This is a spark job to pull pubmed data (abstracts of all published articles) into GCS with parallel downloads and uploads. I describe here how to do this for beginners.
There are two ways to run this job in this tutorial, either submit the .py file in dataproc, or use the notebook in dataproc.
Either way, we first create the cluster in Google Cloud, run this in google cloud shell, or install gcloud and run in your terminal:
gcloud beta dataproc clusters create choose_your_cluster_name --optional-components=ANACONDA,JUPYTER
--image-version=1.3 --enable-component-gateway --bucket your_bucket_name --region europe-west4 --project your_project_id --num-workers 4
You need to replace three parameters in that command:
- your desired cluster name
- your google cloud project_id
- your google cloud storage bucket name
Also, if you want to use more than 4 worker nodes, you need to change that parameter as well, but I would not recommend it since in my experimentation it seems that more than this puts too much load on NCBI backend.
To use the notebook, go to dataproc in your google cloud console in your browser.
Click on your cluster --> web interfaces --> Jupyter Notebook --> upload your notebook or copy the contents in a new one.
Please note the notebook is not always up to date, so check that the functions are the same as in the .py file.

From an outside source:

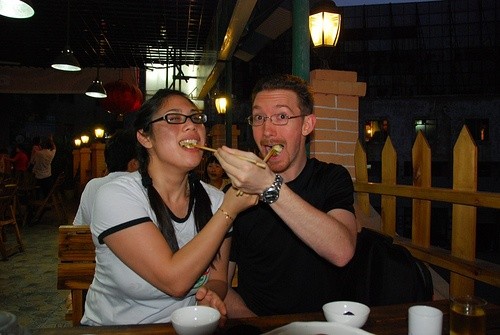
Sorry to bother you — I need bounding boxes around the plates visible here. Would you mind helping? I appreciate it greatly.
[258,321,376,335]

First you need to create a folder in a bucket of yours and upload the .py file. Then:
Click on your cluster --> Submit Job --> Choose "PySpark", specify the path to your .py file in GCS, and specify 4 arguments, leave the rest empty and click "Create".
The 4 arguments, in this order, are:
- First year to load the pubmed articles
- Last year to load the pubmed articles (this year will NOT be included, i.e. 1990 will load until 1989 only)
- Your bucket name
- Your path in that bucket, where the files will be stored.
Occasionally it seems the cluster runs into memory issues so no new files are being written to GCS. In this case you can create a new cluster and re run the job (it will ignore existing files in GCS and continue with the rest). Will try to merge a fix soon.